• Document segment:
-- begin --

Ross said:
In the same way that when a reference goes out of scope, the reference
you set to null is removed from that object's reference count when you
make the assignment (or just after I think). Periodically, the JVM runs
through all it's objects (for example), and every one it finds with a
zero reference count (indicating it's not reachable) is eligable for GC.
Note this doesn't necessarily mean they *will* be collected, especially
when we factor in active threads and whatnot, but you get the idea.
I'm not aware of any JVMs that use reference counting for GC. The
problem with reference counting is that objects that circularily point
to each other will be considered live, even though there is no way to
reach them from 'the outside' so to speak. I'll explain a bit further
about the approach normally taken in JVMs.
The basic idea in most JVMs is to keep track of which objects at time A
could possibly be accessed by the program, with the help of something
called reachability analysis. If we consider a simplified JVM with no
static variables and no JNI, and only one thread running, the program at
a point A looks something like this on the stack:
-------------
| main method
-------------
| method a
-------------
| method b
-------------
| method c <- Currently executing method c.
-------------
Where the method call chain is main -> a -> b -> c. Suppose we suspend
the program at this point, and wish to compute the set of all currently
reachable objects. How do we do this? If we do some preparation, it is
not too hard. Before we run any method, we calculate a garbage
collection map for the method. This will simply be a data structure that
contains information about which local variables in the method can
contain references to objects. For instance, it might look like this (*):
public class GCMap
{
int[] framePointerOffsets;
}
where framePointerOffsets contains the adresses (relative to the
framepointer) of local variables that contain references.

-- end --

• Source excerpt:
-- begin --

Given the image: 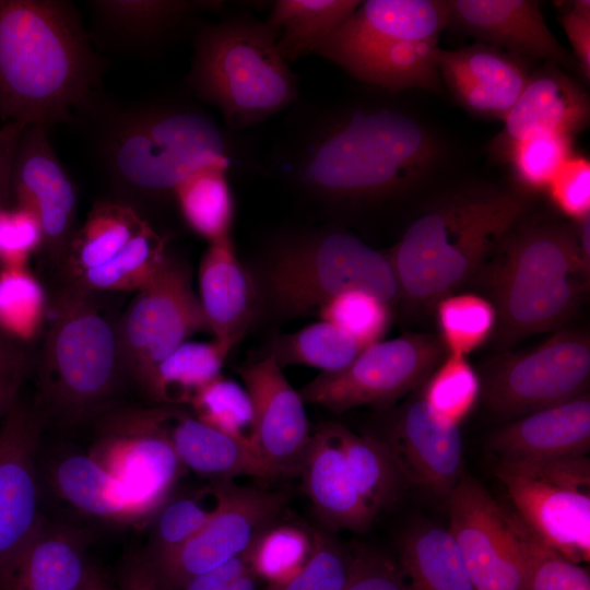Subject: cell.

-- end --

• To be done:
1) Please write out the part of the garbage collection thread running from "Note this doesn't" down to "taken in JVMs.", word for word.
2) In the garbage collection thread, what information does the garbage collection map computed for a method contain?

• In response:
1)
Note this doesn't necessarily mean they *will* be collected, especially
when we factor in active threads and whatnot, but you get the idea.
I'm not aware of any JVMs that use reference counting for GC. The
problem with reference counting is that objects that circularily point
to each other will be considered live, even though there is no way to
reach them from 'the outside' so to speak. I'll explain a bit further
about the approach normally taken in JVMs.

2) It contains information about which local variables in the method can contain references to objects.